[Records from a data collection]
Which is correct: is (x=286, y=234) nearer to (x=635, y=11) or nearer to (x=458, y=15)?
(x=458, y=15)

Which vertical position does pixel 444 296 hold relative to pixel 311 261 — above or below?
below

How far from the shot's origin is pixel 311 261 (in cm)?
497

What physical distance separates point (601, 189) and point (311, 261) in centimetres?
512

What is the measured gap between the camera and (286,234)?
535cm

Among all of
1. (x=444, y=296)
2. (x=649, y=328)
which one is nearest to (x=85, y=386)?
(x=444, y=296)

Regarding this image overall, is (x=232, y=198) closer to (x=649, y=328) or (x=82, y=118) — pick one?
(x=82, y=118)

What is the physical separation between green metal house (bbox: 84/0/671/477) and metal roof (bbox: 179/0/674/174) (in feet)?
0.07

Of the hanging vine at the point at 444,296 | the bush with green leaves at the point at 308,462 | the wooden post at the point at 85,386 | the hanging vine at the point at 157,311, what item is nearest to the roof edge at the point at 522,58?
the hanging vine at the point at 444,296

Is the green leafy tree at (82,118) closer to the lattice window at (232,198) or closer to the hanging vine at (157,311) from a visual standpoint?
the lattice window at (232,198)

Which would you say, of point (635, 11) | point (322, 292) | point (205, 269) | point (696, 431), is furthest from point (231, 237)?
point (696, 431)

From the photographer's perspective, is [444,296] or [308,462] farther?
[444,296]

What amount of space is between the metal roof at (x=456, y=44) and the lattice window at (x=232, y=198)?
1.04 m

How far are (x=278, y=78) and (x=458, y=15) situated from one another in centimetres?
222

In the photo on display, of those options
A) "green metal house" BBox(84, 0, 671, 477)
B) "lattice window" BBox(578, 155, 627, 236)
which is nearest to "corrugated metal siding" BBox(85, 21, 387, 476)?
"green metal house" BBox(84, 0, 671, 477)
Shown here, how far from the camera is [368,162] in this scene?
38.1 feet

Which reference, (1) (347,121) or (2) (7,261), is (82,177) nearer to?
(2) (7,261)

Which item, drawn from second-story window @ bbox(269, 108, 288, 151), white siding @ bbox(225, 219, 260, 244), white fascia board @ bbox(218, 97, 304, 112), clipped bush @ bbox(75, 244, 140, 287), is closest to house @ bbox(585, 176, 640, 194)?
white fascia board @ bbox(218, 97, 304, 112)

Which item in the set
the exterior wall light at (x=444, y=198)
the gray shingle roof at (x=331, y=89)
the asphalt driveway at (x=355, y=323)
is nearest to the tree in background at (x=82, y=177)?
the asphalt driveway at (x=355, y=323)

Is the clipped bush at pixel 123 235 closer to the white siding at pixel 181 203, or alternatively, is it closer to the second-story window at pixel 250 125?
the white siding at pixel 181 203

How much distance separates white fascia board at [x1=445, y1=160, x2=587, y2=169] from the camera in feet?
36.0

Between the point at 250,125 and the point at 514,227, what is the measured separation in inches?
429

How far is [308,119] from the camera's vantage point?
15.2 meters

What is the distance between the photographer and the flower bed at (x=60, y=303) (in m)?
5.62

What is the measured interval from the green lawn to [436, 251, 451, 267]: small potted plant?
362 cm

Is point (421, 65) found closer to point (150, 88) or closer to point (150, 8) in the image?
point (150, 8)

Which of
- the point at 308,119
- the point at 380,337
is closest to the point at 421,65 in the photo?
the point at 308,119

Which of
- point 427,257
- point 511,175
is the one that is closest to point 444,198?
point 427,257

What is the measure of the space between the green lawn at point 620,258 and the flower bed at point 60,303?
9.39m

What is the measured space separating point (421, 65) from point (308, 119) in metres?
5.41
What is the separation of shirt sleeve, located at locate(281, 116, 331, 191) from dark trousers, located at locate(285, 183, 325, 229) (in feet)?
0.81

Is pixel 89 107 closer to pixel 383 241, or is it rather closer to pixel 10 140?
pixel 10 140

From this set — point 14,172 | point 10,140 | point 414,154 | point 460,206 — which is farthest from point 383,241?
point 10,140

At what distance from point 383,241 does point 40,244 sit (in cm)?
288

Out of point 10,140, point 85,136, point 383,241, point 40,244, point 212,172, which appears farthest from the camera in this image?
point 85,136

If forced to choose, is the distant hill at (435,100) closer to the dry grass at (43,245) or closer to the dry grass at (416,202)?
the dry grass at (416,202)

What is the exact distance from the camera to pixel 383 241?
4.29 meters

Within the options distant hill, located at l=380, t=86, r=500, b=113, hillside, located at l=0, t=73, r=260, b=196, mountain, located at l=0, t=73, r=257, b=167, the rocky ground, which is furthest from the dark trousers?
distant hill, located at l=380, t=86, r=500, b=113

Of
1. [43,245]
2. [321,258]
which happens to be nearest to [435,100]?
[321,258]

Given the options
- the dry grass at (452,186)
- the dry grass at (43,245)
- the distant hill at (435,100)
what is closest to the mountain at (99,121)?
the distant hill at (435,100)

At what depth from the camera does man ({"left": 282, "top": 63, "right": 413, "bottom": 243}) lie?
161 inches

▸ **THE REQUEST**:
Exactly reproduce every line of the records.

▸ **TASK ANSWER**:
Which is correct: is (x=286, y=234) nearer to (x=635, y=11) or nearer to (x=458, y=15)?
(x=458, y=15)

Which vertical position does pixel 444 296 hold relative to pixel 311 261 — above or below?
below

How far from the shot's origin is pixel 311 261 (in cm)?
497

What physical distance separates point (601, 189) and point (311, 261) in centimetres?
512

What is the measured gap between the camera and (286,234)?
535cm

Among all of
1. (x=444, y=296)
2. (x=649, y=328)
which one is nearest to (x=85, y=386)?
(x=444, y=296)

Regarding this image overall, is (x=232, y=198) closer to (x=649, y=328) or (x=82, y=118) — pick one?
(x=82, y=118)

What is the physical separation between green metal house (bbox: 84/0/671/477) and metal roof (bbox: 179/0/674/174) (in feet)?
0.07

Of the hanging vine at the point at 444,296 | the bush with green leaves at the point at 308,462 | the wooden post at the point at 85,386 | the hanging vine at the point at 157,311, what item is nearest to the roof edge at the point at 522,58?
the hanging vine at the point at 444,296

Is the green leafy tree at (82,118) closer to the lattice window at (232,198) or closer to the hanging vine at (157,311) from a visual standpoint?
the lattice window at (232,198)

Which would you say, of point (635, 11) | point (322, 292) | point (205, 269) | point (696, 431), is furthest from point (231, 237)?
point (696, 431)

From the photographer's perspective, is [444,296] or [308,462] farther?
[444,296]

What amount of space is between the metal roof at (x=456, y=44) and the lattice window at (x=232, y=198)?
1.04 m

How far are (x=278, y=78) and (x=458, y=15) situated from one another in centimetres?
222

In the photo on display, of those options
A) "green metal house" BBox(84, 0, 671, 477)
B) "lattice window" BBox(578, 155, 627, 236)
which is nearest to "corrugated metal siding" BBox(85, 21, 387, 476)?
"green metal house" BBox(84, 0, 671, 477)
Shown here, how far from the camera is [368,162] in this scene?
38.1 feet

Which reference, (1) (347,121) or (2) (7,261), is (82,177) nearer to?
(2) (7,261)

Which item, drawn from second-story window @ bbox(269, 108, 288, 151), white siding @ bbox(225, 219, 260, 244), white fascia board @ bbox(218, 97, 304, 112), clipped bush @ bbox(75, 244, 140, 287), is closest to house @ bbox(585, 176, 640, 194)?
white fascia board @ bbox(218, 97, 304, 112)

Which item in the set
the exterior wall light at (x=444, y=198)
the gray shingle roof at (x=331, y=89)
the asphalt driveway at (x=355, y=323)
is nearest to the tree in background at (x=82, y=177)?
the asphalt driveway at (x=355, y=323)

Is the clipped bush at pixel 123 235 closer to the white siding at pixel 181 203, or alternatively, is it closer to the second-story window at pixel 250 125?
the white siding at pixel 181 203

How much distance separates white fascia board at [x1=445, y1=160, x2=587, y2=169] from the camera in feet?
36.0

Between the point at 250,125 and the point at 514,227, what is the measured separation in inches?
429

How far is [308,119] from the camera's vantage point?
15.2 meters

What is the distance between the photographer and the flower bed at (x=60, y=303) (in m)?
5.62

What is the measured interval from the green lawn to [436, 251, 451, 267]: small potted plant?
362 cm

Is point (421, 65) found closer to point (150, 88) or closer to point (150, 8) in the image?
point (150, 8)

Which of
- the point at 308,119
- the point at 380,337
is closest to the point at 421,65 in the photo?
the point at 308,119

Which of
- point 427,257
- point 511,175
is the one that is closest to point 444,198?
point 427,257

What is the measure of the space between the green lawn at point 620,258 and the flower bed at point 60,303?
9.39m

What is the measured space separating point (421, 65) from point (308, 119) in metres?
5.41
What is the separation of shirt sleeve, located at locate(281, 116, 331, 191) from dark trousers, located at locate(285, 183, 325, 229) (in feet)?
0.81

Is pixel 89 107 closer to pixel 383 241, or is it rather closer to pixel 10 140?
pixel 10 140

From this set — point 14,172 | point 10,140 | point 414,154 | point 460,206 — which is farthest from point 383,241?
point 10,140

At what distance from point 383,241 does point 40,244 sit (in cm)?
288

Out of point 10,140, point 85,136, point 383,241, point 40,244, point 212,172, which appears farthest from the camera in this image?
point 85,136

If forced to choose, is the distant hill at (435,100) closer to the dry grass at (43,245) or closer to the dry grass at (416,202)?
the dry grass at (416,202)

What is the exact distance from the camera to pixel 383 241?
4.29 meters

Within the options distant hill, located at l=380, t=86, r=500, b=113, hillside, located at l=0, t=73, r=260, b=196, mountain, located at l=0, t=73, r=257, b=167, the rocky ground, which is furthest from the dark trousers?
distant hill, located at l=380, t=86, r=500, b=113

Of
1. [43,245]
2. [321,258]
which happens to be nearest to [435,100]?
[321,258]

Given the options
- the dry grass at (452,186)
- the dry grass at (43,245)
- the distant hill at (435,100)
what is closest to the mountain at (99,121)?
the distant hill at (435,100)

At what depth from the camera does man ({"left": 282, "top": 63, "right": 413, "bottom": 243}) lie?
161 inches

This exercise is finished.